Informacoes sobre ordens
| Nome do Produto | Numero de Catalogo | UNID | Preco | Qde | FAVORITOS | |
dystrophin Plasmídeo duplo de Nickase (m) | sc-420021-NIC | 20 µg | $410.00 | |||
dystrophin Plasmídeo duplo de Nickase (m2) | sc-420021-NIC-2 | 20 µg | $410.00 |
O gene Dmd de camundongo codifica a distrofina, uma grande proteína de ancoragem do citoesqueleto que liga o citoesqueleto de actina ao complexo de glicoproteínas associado à distrofina no sarcolema. Essa ligação estabiliza as membranas das fibras musculares durante a contração e sustenta a mecanotransdução, a homeostase iônica e a organização dos costâmeros e da arquitetura da junção neuromuscular. A perda ou disfunção da distrofina compromete a integridade da membrana e altera processos subsequentes de sinalização e de remodelamento inflamatório no músculo esquelético e cardíaco, tornando o Dmd um gene central para modelar, in vivo e em miotúbulos cultivados, a biologia relevante para distrofias musculares. Estudos sobre Dmd frequentemente se cruzam com vias que controlam a renovação da matriz extracelular, o manejo de cálcio e a sinalização de resposta ao estresse no músculo estriado.

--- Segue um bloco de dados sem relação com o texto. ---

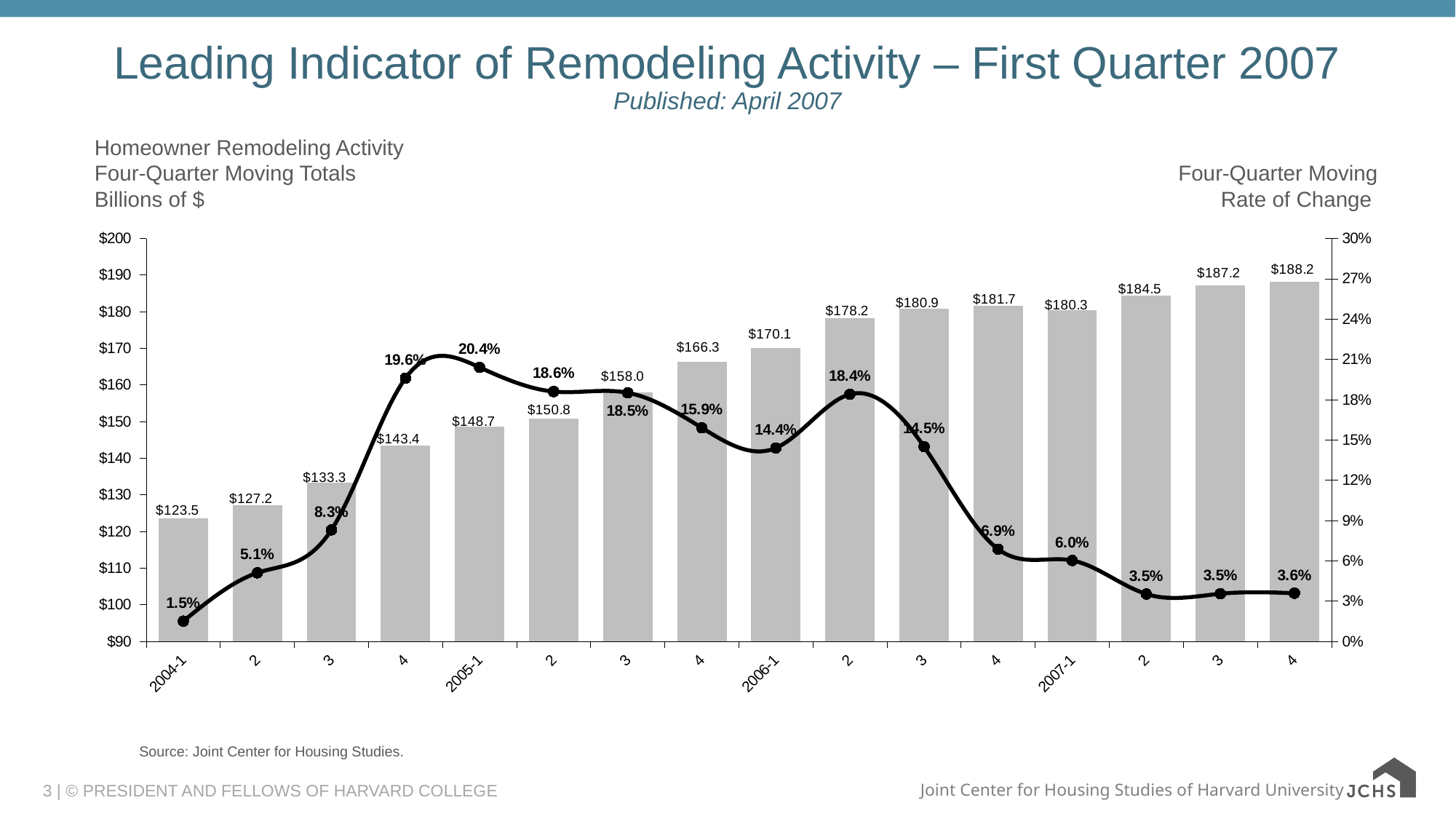
What kind of chart is used to show the four-quarter moving totals? bar chart Do the four-quarter moving totals generally rise or fall from 2004-1 to 2007-4? rise What is the difference between the four-quarter moving totals for 2007-4 and 2004-1? $64.7 Which quarter has the lowest four-quarter moving rate of change? 2004-1 What is the four-quarter moving rate of change for 2005-1? 20.4% What is the four-quarter moving total for 2007-1? $180.3 Is the four-quarter moving total for 2005-3 greater or less than $150? greater Which is larger, the four-quarter moving total for 2006-4 or for 2007-1? 2006-4 What is the unit of the left axis, as stated above the chart? Billions of $ Which quarter has the highest four-quarter moving total? 2007-4 What is the four-quarter moving total for 2004-1? $123.5 How many quarters are shown on the x axis? 16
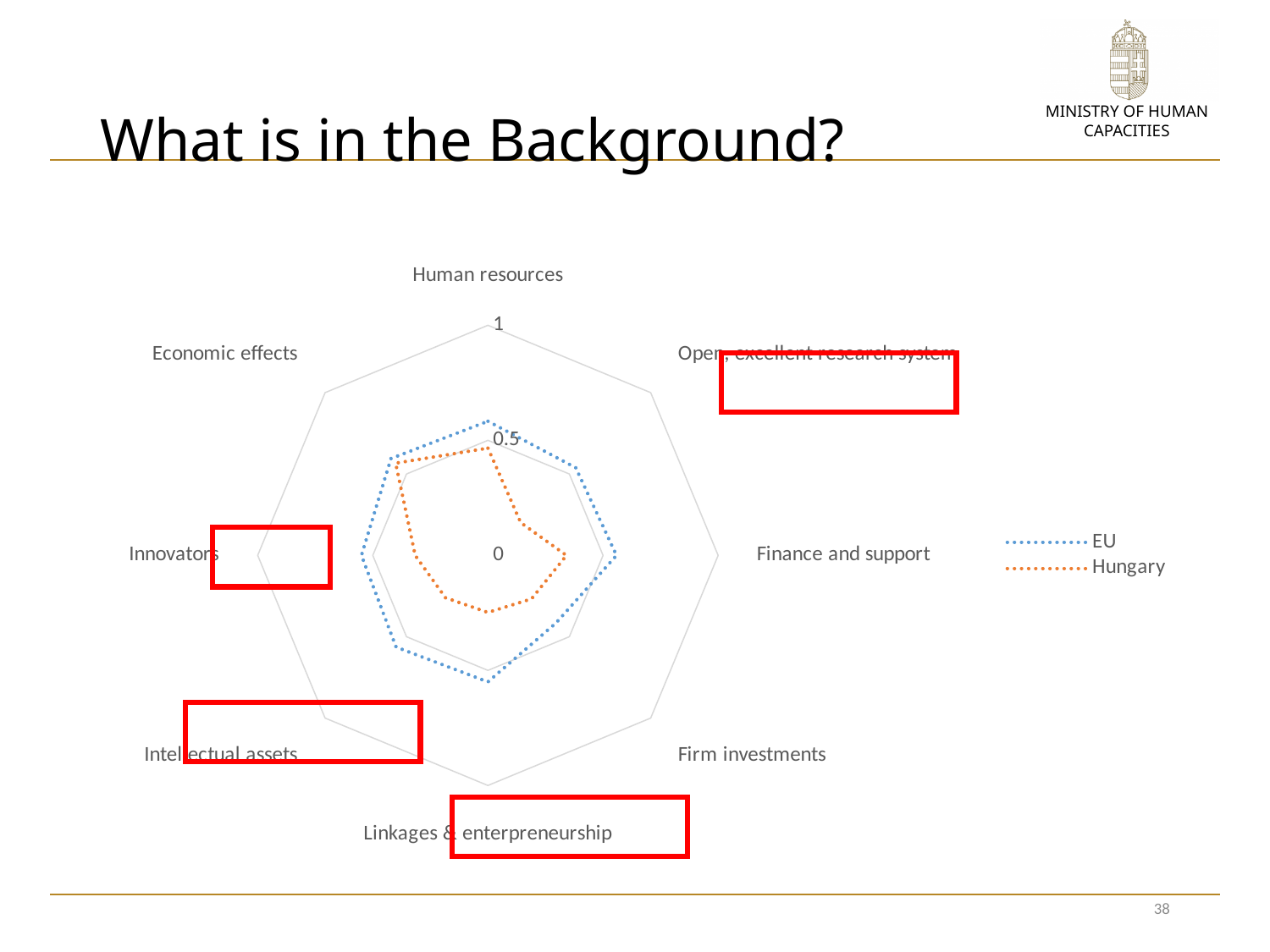
For Linkages & enterpreneurship, which series has the larger value, EU or Hungary? EU Is the EU value for Human resources greater or less than 1? less How many series does the chart legend list? 2 Which series is drawn with the orange dotted line? Hungary How many categories (axes) does the radar chart have? 8 What kind of chart is shown on the slide? Radar chart Which series is drawn with the blue dotted line? EU Is the Hungary value for Finance and support greater or less than 0.5? less For Firm investments, which series has the larger value, EU or Hungary? EU Is the Hungary value for Firm investments greater or less than 0.5? less For Finance and support, which series has the larger value, EU or Hungary? EU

dystrophin O Plasmídeo de Nickase Dupla (m) consiste num par de plasmídeos combinados, concebidos para a edição de alta especificidade do locus Dmd em linhas celulares mouse. Cada plasmídeo expressa uma nickase Cas9 D10A e um sgRNA distinto que tem como alvo cadeias de ADN opostas dentro de Dmd. Quando direcionadas para locais adjacentes em cadeias de ADN opostas, as duas nickases geram cortes deslocados numa única cadeia que, em conjunto, produzem uma quebra escalonada de cadeia dupla, exigindo uma atividade coordenada no alvo por parte de ambas as guias. A quebra de ADN resultante é resolvida por vias de reparação celular endógenas, mais frequentemente através da junção de extremidades não homólogas (NHEJ), levando a inserções ou deleções que perturbam a função Dmd. Ao exigir o envolvimento de dois sgRNA no locus alvo, a abordagem de dupla nickase aumenta a especificidade da edição e fornece uma estratégia CRISPR complementar para aplicações em que se deseja um controlo adicional sobre a precisão do direcionamento.
Para apoiar a identificação eficiente das células editadas, um plasmídeo codifica GFP para visualização fluorescente das populações transfectadas, enquanto o plasmídeo complementar transporta um gene de resistência à puromicina para seleção antibiótica. Em conjunto, estas características apoiam o enriquecimento eficiente das populações co-transfectadas e simplificam a validação dos clones com Dmd interrompido.
Apenas para uso em investigação. Não se destina a uso diagnóstico ou terapêutico.